Verso il crepuscolo della figura umana, ci troviamo nella penultima sezione, nella Stanza del Silenzio dove lentamente ma inesorabilmente si delinea il trionfo del paesaggio. Poesia, invenzione, evocazione e gli occhi si perdono dinanzi al “Cammino dell’enigma”, Fondazione Gala- Salvador Dalí Reina Sofia. La traiettoria verso approdi metafisici approda nel paesaggio dell’io, del sentire l’intero cosmo su quel lembo di terra spagnola affacciata sul mare. Vento, fossili, scogli, alture. Imponderabile senso, insostenibile essenza nel deliquio della mente, siamo sulla soglia della Stanza del Vuoto. Il caos si placa parla la pittura del silenzio. Inquietudine, desolazioni taglienti, tempesta nel vortice dell’impulso, peregrinazioni sul sogno – incubo al limite dell’indicibile, poi soave tensione, distesa lirica, astrazione, come testimonia l’ultimo olio dipinto dall’artista prima della morte, nel 1983, “Il rapimento di Europa”, conservato a Figueras, monocromo azzurro spaccato da ferite, quasi squarci profondi e laceranti il diaframma esistenziale.
La sezione conclusiva è una sintesi sul rapporto tra Dalí e Walt Disney che culmina con il cortometraggio d’animazione “Destino”. E’ il viaggio onirico di una splendida fanciulla dai suadenti capelli neri che attraversa luoghi spaesanti e tempi remoti dove memorie rinascimentali, richiami classici, atmosfere metafisiche e visoni surreali si materializzano in azioni che si schiudono nel rapporto tra l’inconscio e la ragione, tra la fantasia e la lucidità. Molti dei disegni originali formano una naturale corolla al video che posto al centro della sala richiama a se gli spettatori.
La mostra è accompagnata da ampi apparati video ed interviste allo stesso Dalí, nelle quali rivela il rapporto con alcuni dei luoghi a lui più cari, come l’Italia, Parigi, ma soprattutto con i paesi della Catalogna, suo rifugio, sua anima, suo Essere. Cielo e terra, mare e vento, rocce mentali frammenti di sogno visibile.
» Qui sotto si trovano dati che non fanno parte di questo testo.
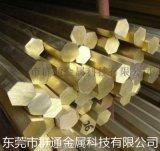 洛铜现货进口磷铜棒 C5191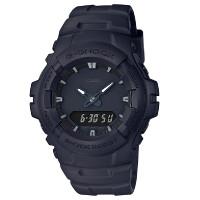 Casio G-Shock G-100BB-1ADR Jam tangan pria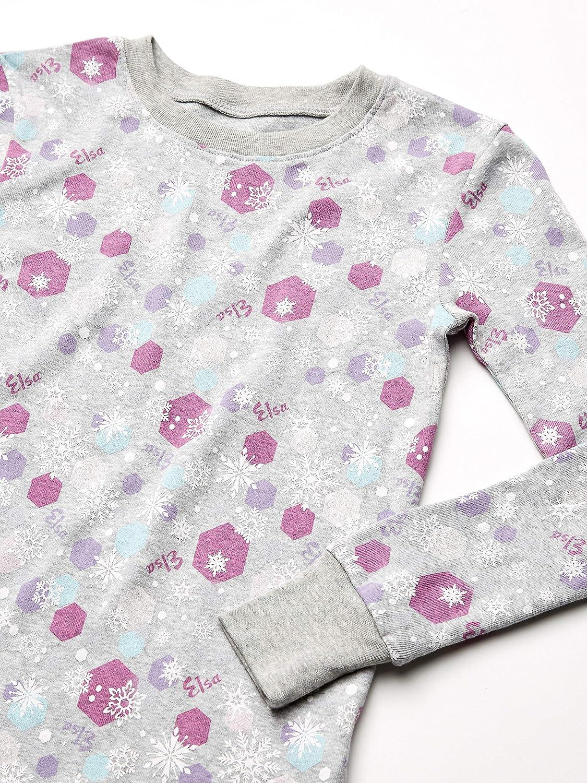 Spotted Zebra Girls Frozen 3-Piece Snug-fit Cotton Pajama Set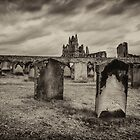 Whitby Abbey  by Rob Hawkins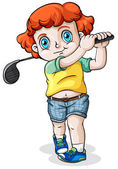 A Caucasian boy playing golf — Stockvector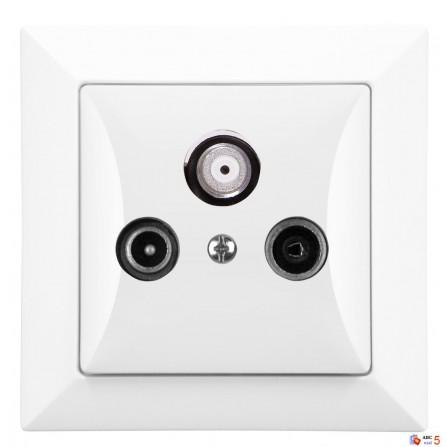 Πρίζα TV-FM-SAT Τερματική Λευκή TIMEX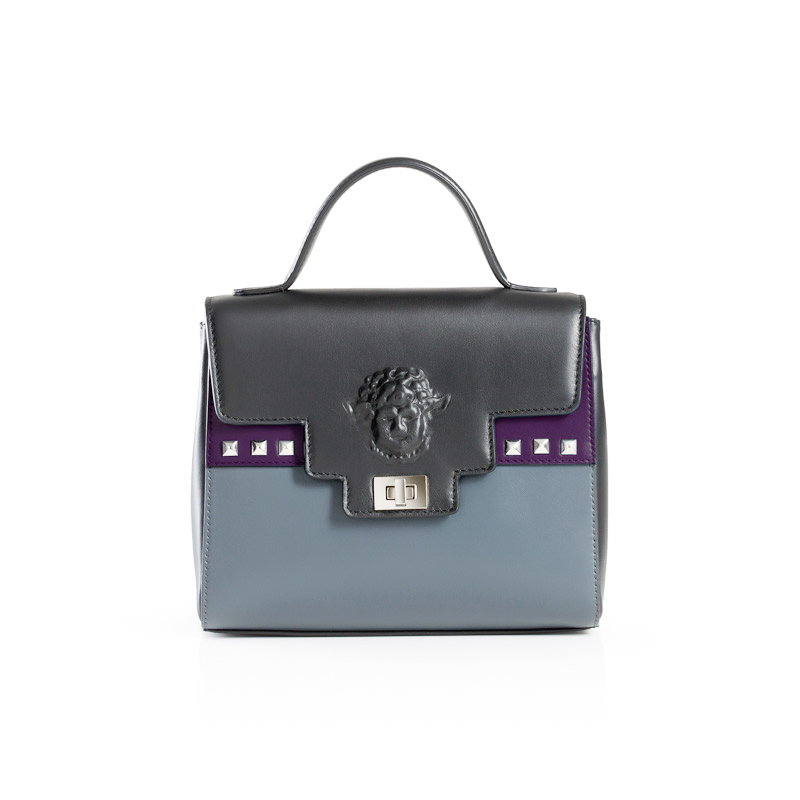 Monya Grana - Manhattan Black/Mauve
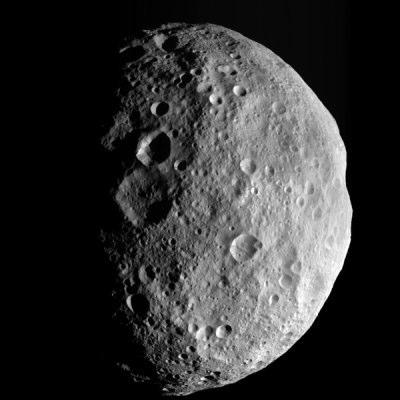 小惑星ベスタ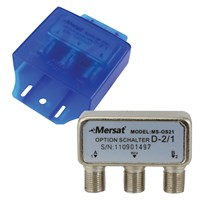 Mersat Option Switch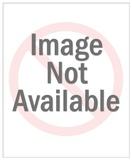 Kurt Cobain (Obscene Calls to Myself)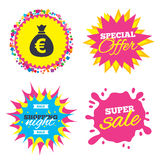 Money bag sign icon. Euro EUR currency. Stock Photography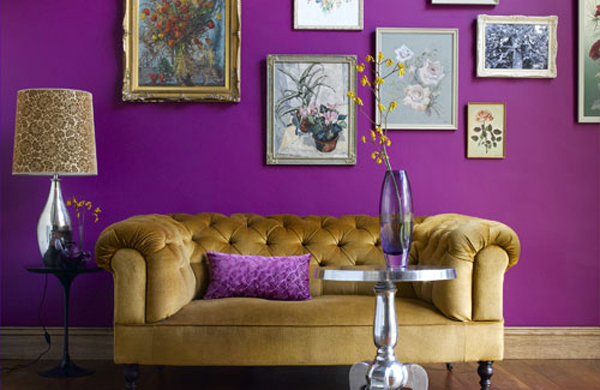 purple walls - Purple Living Room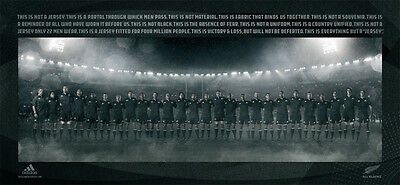 ALL BLACKS 2008 Official Adidas poster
L’allestimento curato dall’architetto Oscar Tusquets Blanca è una suggestiva alienazione del tempo e dello spazio che ben evidenzia tutte le sfumature dell’Arte di Dalì. Zone d’ombra e giochi di luce, finte e prospettive, l’illusione si dilata e si contrae accompagnandoci nell’intero percorso, intorno a noi abissi della follia e distese di razionalità dispongono l’ossessione su tela, sogno, paura, amore, enigma: il reale ed il sublime nel paesaggio dell’anima di Salvator Dalì.